How Let's Encrypt Runs CT Logs

[This guest post originally ran on Let’s Encrypt’s blog on Nov 20, 2019.] Let’s Encrypt launched a Certificate Transparency (CT) log this past spring. We’re excited to share how we built it in hopes that others can learn from what we did. . . Sectigo and Amazon Web Services generously provided support to cover a significant portion of the cost of running our CT log.

By Phil Porada, Site Reliability EngineerNovember 25, 20198 min read

[Note: This post originally ran on the Let's Encrypt blog on November 20, 2019. Sectigo is sharing this useful content with permission from Let's Encrypt.]

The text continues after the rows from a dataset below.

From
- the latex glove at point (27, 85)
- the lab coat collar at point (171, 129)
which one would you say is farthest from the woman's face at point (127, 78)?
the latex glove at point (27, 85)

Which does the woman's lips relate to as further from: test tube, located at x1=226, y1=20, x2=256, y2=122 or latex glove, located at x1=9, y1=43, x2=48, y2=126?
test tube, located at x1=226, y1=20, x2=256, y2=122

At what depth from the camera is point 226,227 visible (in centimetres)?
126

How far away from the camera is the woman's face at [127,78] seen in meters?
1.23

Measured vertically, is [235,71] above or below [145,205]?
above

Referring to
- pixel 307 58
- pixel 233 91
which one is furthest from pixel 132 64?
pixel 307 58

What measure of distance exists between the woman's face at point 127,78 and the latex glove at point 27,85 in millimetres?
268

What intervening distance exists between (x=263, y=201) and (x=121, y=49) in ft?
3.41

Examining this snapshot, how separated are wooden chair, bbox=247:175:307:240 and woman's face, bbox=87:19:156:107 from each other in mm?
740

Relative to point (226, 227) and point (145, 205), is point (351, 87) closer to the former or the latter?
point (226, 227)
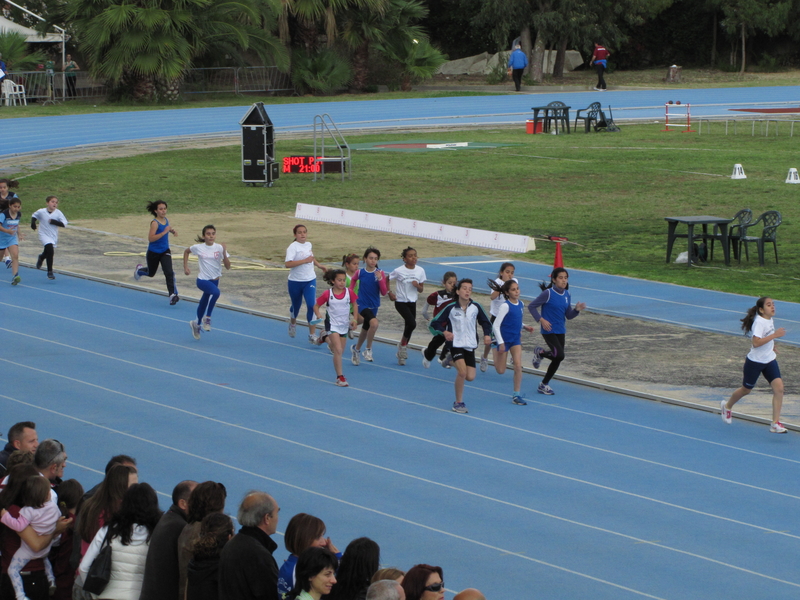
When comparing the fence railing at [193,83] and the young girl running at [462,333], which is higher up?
the fence railing at [193,83]

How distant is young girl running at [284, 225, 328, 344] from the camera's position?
15440mm

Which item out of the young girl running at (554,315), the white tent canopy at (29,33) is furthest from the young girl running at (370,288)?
the white tent canopy at (29,33)

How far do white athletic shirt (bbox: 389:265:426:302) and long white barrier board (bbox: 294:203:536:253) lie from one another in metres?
7.75

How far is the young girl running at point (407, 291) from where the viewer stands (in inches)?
570

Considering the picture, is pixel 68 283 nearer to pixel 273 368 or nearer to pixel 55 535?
pixel 273 368

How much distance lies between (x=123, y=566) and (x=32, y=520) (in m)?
0.77

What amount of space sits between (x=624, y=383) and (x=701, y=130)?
3181cm

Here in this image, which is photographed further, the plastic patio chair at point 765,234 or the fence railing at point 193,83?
the fence railing at point 193,83

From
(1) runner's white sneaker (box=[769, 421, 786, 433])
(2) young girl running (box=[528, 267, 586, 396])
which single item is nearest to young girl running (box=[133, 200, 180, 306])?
(2) young girl running (box=[528, 267, 586, 396])

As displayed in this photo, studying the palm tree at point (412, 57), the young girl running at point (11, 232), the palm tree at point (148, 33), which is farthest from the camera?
the palm tree at point (412, 57)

Let’s Encrypt launched a Certificate Transparency (CT) log this past spring. We’re excited to share how we built it in hopes that others can learn from what we did. CT has quickly become an important piece of Internet security infrastructure, but unfortunately it’s not trivial to run a good log. The more the CT community can share about what has been done, the better the ecosystem will be.

Sectigo and Amazon Web Services have generously provided support to cover a significant portion of the cost of running our CT log. “Sectigo is proud to sponsor the Let’s Encrypt CT Log. We believe this initiative will provide much-needed reinforcement of the CT ecosystem,” said Ed Giaquinto, Sectigo’s CIO.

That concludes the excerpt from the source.